Akzo v. Dow, appeals denied
Yes, Teva was cited:
Evaluation of summary judgment of noninfringement is a two-part inquiry: construing the claims and comparing the properly construed claims to the accused product. Abbott Labs. v. Sandoz, Inc., 566 F.3d 1282, 1288 (Fed. Cir. 2009). We review de novo the ultimate interpretation of a claim term and the evidence intrinsic to the patent. Teva Pharm. USA, Inc. v. Sandoz, Inc., 574 U.S. ___, 135 S. Ct. 831, 841 (2015). When a district court makes factual findings about extrinsic evidence, we review those subsidiary factual findings for clear error. Id. at 835, 841
And
Dow suggests that, in affirming the district court’s construction, we run afoul of the principle that courts may not redraft claims to sustain their validity. Appellee’s Br. 67–68 (discussing Chef Am., Inc. v. Lamb-Weston, Inc., 358 F.3d 1371 (Fed. Cir. 2004)). Dow’s reliance on Chef America, however, is misplaced.

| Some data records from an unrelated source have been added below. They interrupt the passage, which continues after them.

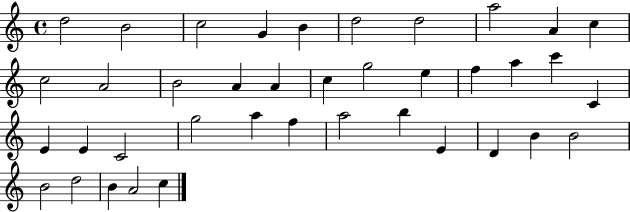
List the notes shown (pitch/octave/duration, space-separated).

D5/h B4/h C5/h G4/q B4/q D5/h D5/h A5/h A4/q C5/q C5/h A4/h B4/h A4/q A4/q C5/q G5/h E5/q F5/q A5/q C6/q C4/q E4/q E4/q C4/h G5/h A5/q F5/q A5/h B5/q E4/q D4/q B4/q B4/h B4/h D5/h B4/q A4/h C5/q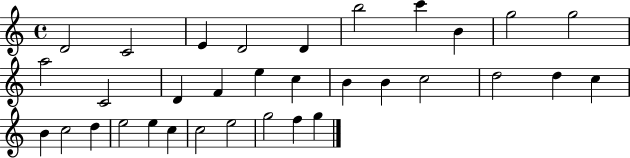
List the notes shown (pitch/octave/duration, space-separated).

D4/h C4/h E4/q D4/h D4/q B5/h C6/q B4/q G5/h G5/h A5/h C4/h D4/q F4/q E5/q C5/q B4/q B4/q C5/h D5/h D5/q C5/q B4/q C5/h D5/q E5/h E5/q C5/q C5/h E5/h G5/h F5/q G5/q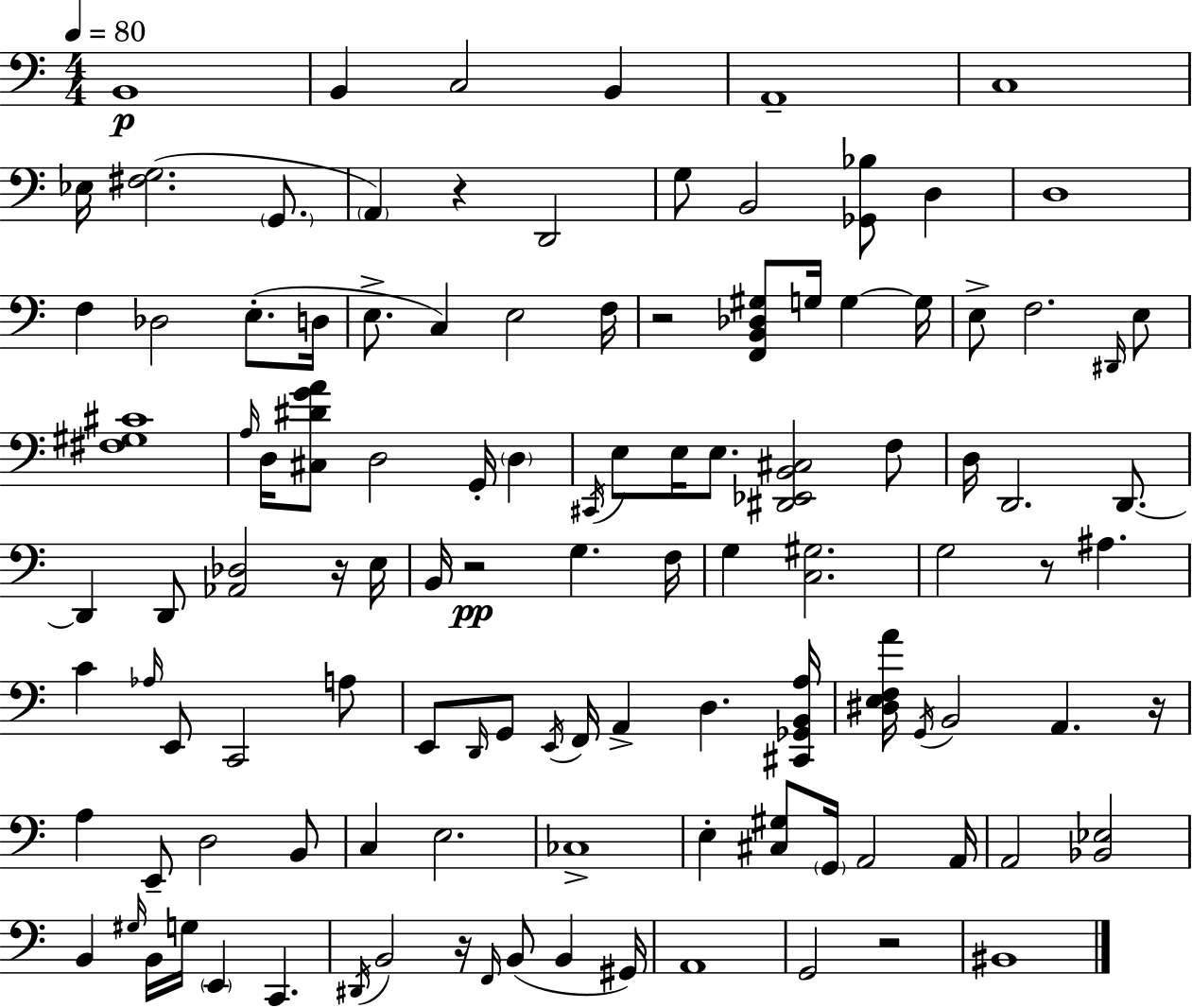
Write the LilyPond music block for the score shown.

{
  \clef bass
  \numericTimeSignature
  \time 4/4
  \key c \major
  \tempo 4 = 80
  b,1\p | b,4 c2 b,4 | a,1-- | c1 | \break ees16 <fis g>2.( \parenthesize g,8. | \parenthesize a,4) r4 d,2 | g8 b,2 <ges, bes>8 d4 | d1 | \break f4 des2 e8.-.( d16 | e8.-> c4) e2 f16 | r2 <f, b, des gis>8 g16 g4~~ g16 | e8-> f2. \grace { dis,16 } e8 | \break <fis gis cis'>1 | \grace { a16 } d16 <cis dis' g' a'>8 d2 g,16-. \parenthesize d4 | \acciaccatura { cis,16 } e8 e16 e8. <dis, ees, b, cis>2 | f8 d16 d,2. | \break d,8.~~ d,4 d,8 <aes, des>2 | r16 e16 b,16 r2\pp g4. | f16 g4 <c gis>2. | g2 r8 ais4. | \break c'4 \grace { aes16 } e,8 c,2 | a8 e,8 \grace { d,16 } g,8 \acciaccatura { e,16 } f,16 a,4-> d4. | <cis, ges, b, a>16 <dis e f a'>16 \acciaccatura { g,16 } b,2 | a,4. r16 a4 e,8-- d2 | \break b,8 c4 e2. | ces1-> | e4-. <cis gis>8 \parenthesize g,16 a,2 | a,16 a,2 <bes, ees>2 | \break b,4 \grace { gis16 } b,16 g16 \parenthesize e,4 | c,4. \acciaccatura { dis,16 } b,2 | r16 \grace { f,16 } b,8( b,4 gis,16) a,1 | g,2 | \break r2 bis,1 | \bar "|."
}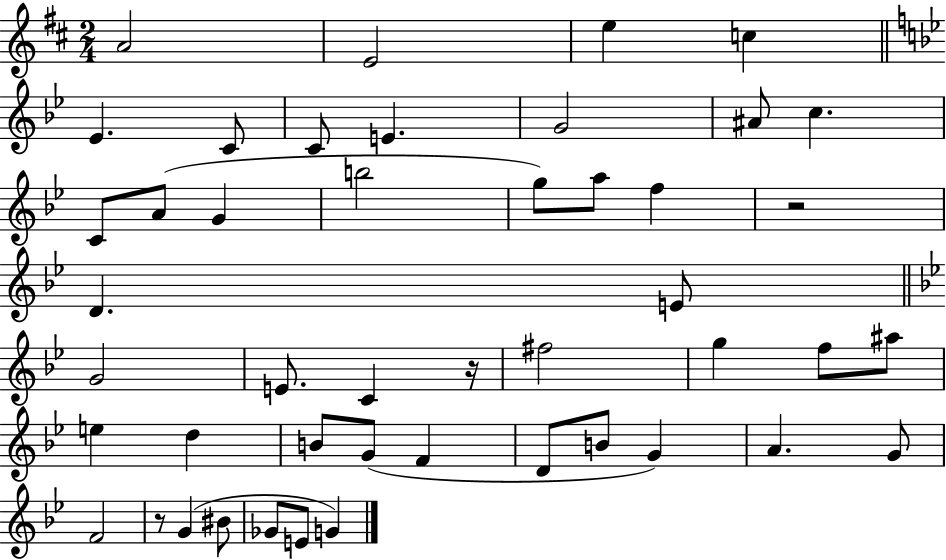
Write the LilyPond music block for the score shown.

{
  \clef treble
  \numericTimeSignature
  \time 2/4
  \key d \major
  \repeat volta 2 { a'2 | e'2 | e''4 c''4 | \bar "||" \break \key g \minor ees'4. c'8 | c'8 e'4. | g'2 | ais'8 c''4. | \break c'8 a'8( g'4 | b''2 | g''8) a''8 f''4 | r2 | \break d'4. e'8 | \bar "||" \break \key bes \major g'2 | e'8. c'4 r16 | fis''2 | g''4 f''8 ais''8 | \break e''4 d''4 | b'8 g'8( f'4 | d'8 b'8 g'4) | a'4. g'8 | \break f'2 | r8 g'4( bis'8 | ges'8 e'8 g'4) | } \bar "|."
}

In affirming the district court’s construction, we are not redrafting the claims, but rather construing the claims to require the heightened temperature range to apply to the elevated temperature phases in accordance with the specification. Eidos Display, LLC v. AU Optronics Corp., 779 F.3d 1360, 1367–68 (Fed. Cir. 2015) (“Determining how a person of ordinary skill in the art would understand the limitation, however, is different from rewriting the limitation.”); Wellman, Inc. v. Eastman Chem. Co., 642 F.3d 1355, 1366–67 (Fed. Cir. 2011).